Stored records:
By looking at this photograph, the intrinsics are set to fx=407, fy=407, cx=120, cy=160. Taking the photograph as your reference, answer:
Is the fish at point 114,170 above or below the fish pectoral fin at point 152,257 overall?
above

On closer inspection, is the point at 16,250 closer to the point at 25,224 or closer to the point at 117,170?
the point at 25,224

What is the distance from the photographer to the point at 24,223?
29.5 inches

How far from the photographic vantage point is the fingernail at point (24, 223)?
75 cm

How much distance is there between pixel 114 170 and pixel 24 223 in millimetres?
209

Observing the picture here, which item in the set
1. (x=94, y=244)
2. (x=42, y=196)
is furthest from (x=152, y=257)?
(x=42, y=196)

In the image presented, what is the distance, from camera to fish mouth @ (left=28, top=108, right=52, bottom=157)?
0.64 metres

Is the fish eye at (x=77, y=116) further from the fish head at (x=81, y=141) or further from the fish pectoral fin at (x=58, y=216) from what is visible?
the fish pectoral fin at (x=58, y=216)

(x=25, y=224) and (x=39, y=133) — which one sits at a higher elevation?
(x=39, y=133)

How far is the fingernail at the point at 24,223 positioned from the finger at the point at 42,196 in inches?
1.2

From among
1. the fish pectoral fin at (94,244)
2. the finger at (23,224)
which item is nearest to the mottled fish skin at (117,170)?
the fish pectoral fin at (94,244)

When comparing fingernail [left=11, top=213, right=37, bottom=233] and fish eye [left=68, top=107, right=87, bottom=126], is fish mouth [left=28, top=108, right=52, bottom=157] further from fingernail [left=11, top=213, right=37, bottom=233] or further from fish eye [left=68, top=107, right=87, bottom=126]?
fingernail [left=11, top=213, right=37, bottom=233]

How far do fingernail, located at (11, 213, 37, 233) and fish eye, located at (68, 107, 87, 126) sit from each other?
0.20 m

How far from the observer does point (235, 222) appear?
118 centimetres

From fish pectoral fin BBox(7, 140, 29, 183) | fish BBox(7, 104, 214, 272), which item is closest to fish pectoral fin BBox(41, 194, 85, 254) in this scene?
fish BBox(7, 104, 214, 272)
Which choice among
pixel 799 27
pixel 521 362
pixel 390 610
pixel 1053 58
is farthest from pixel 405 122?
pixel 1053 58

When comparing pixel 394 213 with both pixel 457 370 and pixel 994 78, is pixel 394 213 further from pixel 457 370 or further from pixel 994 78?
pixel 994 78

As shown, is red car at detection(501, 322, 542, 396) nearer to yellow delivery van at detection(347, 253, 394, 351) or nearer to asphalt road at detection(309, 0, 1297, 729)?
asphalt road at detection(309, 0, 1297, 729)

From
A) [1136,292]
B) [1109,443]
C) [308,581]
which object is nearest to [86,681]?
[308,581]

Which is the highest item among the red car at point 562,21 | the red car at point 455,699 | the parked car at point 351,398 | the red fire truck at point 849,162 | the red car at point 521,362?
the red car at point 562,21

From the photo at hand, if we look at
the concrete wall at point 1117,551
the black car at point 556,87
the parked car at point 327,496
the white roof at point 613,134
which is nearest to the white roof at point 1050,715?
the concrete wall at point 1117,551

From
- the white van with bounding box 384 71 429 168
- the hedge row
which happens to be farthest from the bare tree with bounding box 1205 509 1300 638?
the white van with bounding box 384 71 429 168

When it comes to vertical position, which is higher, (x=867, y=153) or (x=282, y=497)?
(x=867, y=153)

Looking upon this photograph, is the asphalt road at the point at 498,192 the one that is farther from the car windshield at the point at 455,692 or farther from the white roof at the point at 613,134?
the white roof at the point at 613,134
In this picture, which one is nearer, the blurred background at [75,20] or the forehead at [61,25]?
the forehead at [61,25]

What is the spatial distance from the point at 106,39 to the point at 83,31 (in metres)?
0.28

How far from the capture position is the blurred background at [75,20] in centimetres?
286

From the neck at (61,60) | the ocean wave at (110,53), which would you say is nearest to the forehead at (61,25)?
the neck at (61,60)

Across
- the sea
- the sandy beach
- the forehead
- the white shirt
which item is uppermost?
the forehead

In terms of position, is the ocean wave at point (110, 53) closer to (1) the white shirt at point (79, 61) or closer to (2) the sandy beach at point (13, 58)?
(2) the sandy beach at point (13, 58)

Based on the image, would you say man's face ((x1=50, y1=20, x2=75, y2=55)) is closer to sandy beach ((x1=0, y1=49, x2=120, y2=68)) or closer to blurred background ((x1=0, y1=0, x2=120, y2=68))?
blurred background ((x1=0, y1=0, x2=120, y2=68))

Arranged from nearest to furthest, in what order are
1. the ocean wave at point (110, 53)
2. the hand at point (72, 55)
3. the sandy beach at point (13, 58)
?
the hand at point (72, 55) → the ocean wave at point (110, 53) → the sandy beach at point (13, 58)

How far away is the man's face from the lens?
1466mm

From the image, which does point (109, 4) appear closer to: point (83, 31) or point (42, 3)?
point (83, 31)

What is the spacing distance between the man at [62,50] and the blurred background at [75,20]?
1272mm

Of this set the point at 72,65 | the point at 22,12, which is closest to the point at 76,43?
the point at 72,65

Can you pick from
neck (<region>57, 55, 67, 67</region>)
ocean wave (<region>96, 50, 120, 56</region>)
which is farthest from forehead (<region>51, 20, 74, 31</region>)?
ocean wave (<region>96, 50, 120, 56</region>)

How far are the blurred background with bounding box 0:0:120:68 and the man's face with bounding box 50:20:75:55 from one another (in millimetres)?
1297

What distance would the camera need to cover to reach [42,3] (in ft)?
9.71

STATED EXERCISE:
Reproduce all of the entries above verbatim, preserving every line without alteration.

COMPLETED TASK:
By looking at this photograph, the intrinsics are set to fx=407, fy=407, cx=120, cy=160. Taking the photograph as your reference, answer:
Is the fish at point 114,170 above or below the fish pectoral fin at point 152,257 overall?
above

On closer inspection, is the point at 16,250 closer to the point at 25,224 or closer to the point at 117,170?
the point at 25,224

What is the distance from the photographer to the point at 24,223?
29.5 inches

How far from the photographic vantage point is the fingernail at point (24, 223)?
75 cm

How much distance is there between pixel 114 170 and pixel 24 223 in millimetres?
209

Observing the picture here, which item in the set
1. (x=94, y=244)
2. (x=42, y=196)
is furthest from (x=152, y=257)?
(x=42, y=196)

In the image presented, what is the distance, from camera to fish mouth @ (left=28, top=108, right=52, bottom=157)?
0.64 metres

Is the fish eye at (x=77, y=116) further from the fish head at (x=81, y=141) or further from the fish pectoral fin at (x=58, y=216) from what is visible?
the fish pectoral fin at (x=58, y=216)

(x=25, y=224) and (x=39, y=133) — which one sits at a higher elevation?
(x=39, y=133)

How far is the fingernail at the point at 24,223 positioned from the finger at the point at 42,196 in inches?
1.2

From among
1. the fish pectoral fin at (94,244)
2. the finger at (23,224)
which item is nearest to the mottled fish skin at (117,170)?
the fish pectoral fin at (94,244)

When comparing fingernail [left=11, top=213, right=37, bottom=233] and fish eye [left=68, top=107, right=87, bottom=126], is fish mouth [left=28, top=108, right=52, bottom=157] further from fingernail [left=11, top=213, right=37, bottom=233] or further from fish eye [left=68, top=107, right=87, bottom=126]?
fingernail [left=11, top=213, right=37, bottom=233]

How far do fingernail, located at (11, 213, 37, 233) and fish eye, located at (68, 107, 87, 126) sit from each other?
0.20 m

How far from the observer does point (235, 222) appear?
118 centimetres

From fish pectoral fin BBox(7, 140, 29, 183) | fish BBox(7, 104, 214, 272), which item is closest to fish pectoral fin BBox(41, 194, 85, 254) in this scene?
fish BBox(7, 104, 214, 272)
Which choice among
pixel 799 27
pixel 521 362
pixel 390 610
pixel 1053 58
is farthest from pixel 405 122?
pixel 1053 58

When comparing pixel 394 213 with both pixel 457 370 and pixel 994 78, is pixel 394 213 further from pixel 457 370 or further from pixel 994 78?
pixel 994 78

As shown, is red car at detection(501, 322, 542, 396) nearer to yellow delivery van at detection(347, 253, 394, 351) or nearer to asphalt road at detection(309, 0, 1297, 729)?
asphalt road at detection(309, 0, 1297, 729)

From
A) [1136,292]
B) [1109,443]
C) [308,581]
which object is nearest to [86,681]?
[308,581]

Which is the highest item among the red car at point 562,21 | the red car at point 455,699 | the parked car at point 351,398 | the red fire truck at point 849,162 | the red car at point 521,362?
the red car at point 562,21

From the photo at hand, if we look at
the concrete wall at point 1117,551
the black car at point 556,87
the parked car at point 327,496
the white roof at point 613,134
which is nearest to the white roof at point 1050,715?
the concrete wall at point 1117,551

From
- the white van with bounding box 384 71 429 168
- the hedge row
which happens to be farthest from the bare tree with bounding box 1205 509 1300 638?
the white van with bounding box 384 71 429 168

When it comes to vertical position, which is higher, (x=867, y=153) or (x=282, y=497)?
(x=867, y=153)

Looking upon this photograph, is the asphalt road at the point at 498,192 the one that is farther from the car windshield at the point at 455,692 or farther from the white roof at the point at 613,134?
the white roof at the point at 613,134
In this picture, which one is nearer, the blurred background at [75,20] or the forehead at [61,25]?
the forehead at [61,25]

What is the spatial distance from the point at 106,39 to the point at 83,31 (in metres)?
0.28

How far from the capture position is the blurred background at [75,20] in centimetres?
286

From the neck at (61,60) | the ocean wave at (110,53), which would you say is nearest to the forehead at (61,25)?
the neck at (61,60)

Across
- the sea
- the sandy beach
- the forehead
- the white shirt
which item is uppermost?
the forehead

In terms of position, is the ocean wave at point (110, 53) closer to (1) the white shirt at point (79, 61) or closer to (2) the sandy beach at point (13, 58)?
(2) the sandy beach at point (13, 58)

Based on the image, would you say man's face ((x1=50, y1=20, x2=75, y2=55)) is closer to sandy beach ((x1=0, y1=49, x2=120, y2=68)) or closer to blurred background ((x1=0, y1=0, x2=120, y2=68))?
blurred background ((x1=0, y1=0, x2=120, y2=68))

Arranged from nearest to furthest, in what order are
1. the ocean wave at point (110, 53)
2. the hand at point (72, 55)
3. the sandy beach at point (13, 58)
?
the hand at point (72, 55) → the ocean wave at point (110, 53) → the sandy beach at point (13, 58)

How far away is the man's face from the lens?
1466mm

From the image, which does point (109, 4) appear closer to: point (83, 31) or point (42, 3)?
point (83, 31)

What is the spacing distance between the man at [62,50] and the blurred background at [75,20]?
1272mm

Of this set the point at 72,65 | the point at 22,12, which is closest to the point at 76,43?
the point at 72,65

Can you pick from
neck (<region>57, 55, 67, 67</region>)
ocean wave (<region>96, 50, 120, 56</region>)
which is farthest from forehead (<region>51, 20, 74, 31</region>)?
ocean wave (<region>96, 50, 120, 56</region>)

How far are the blurred background with bounding box 0:0:120:68 and the man's face with bounding box 50:20:75:55 from one another (in millimetres)?
1297

What distance would the camera need to cover to reach [42,3] (in ft)?
9.71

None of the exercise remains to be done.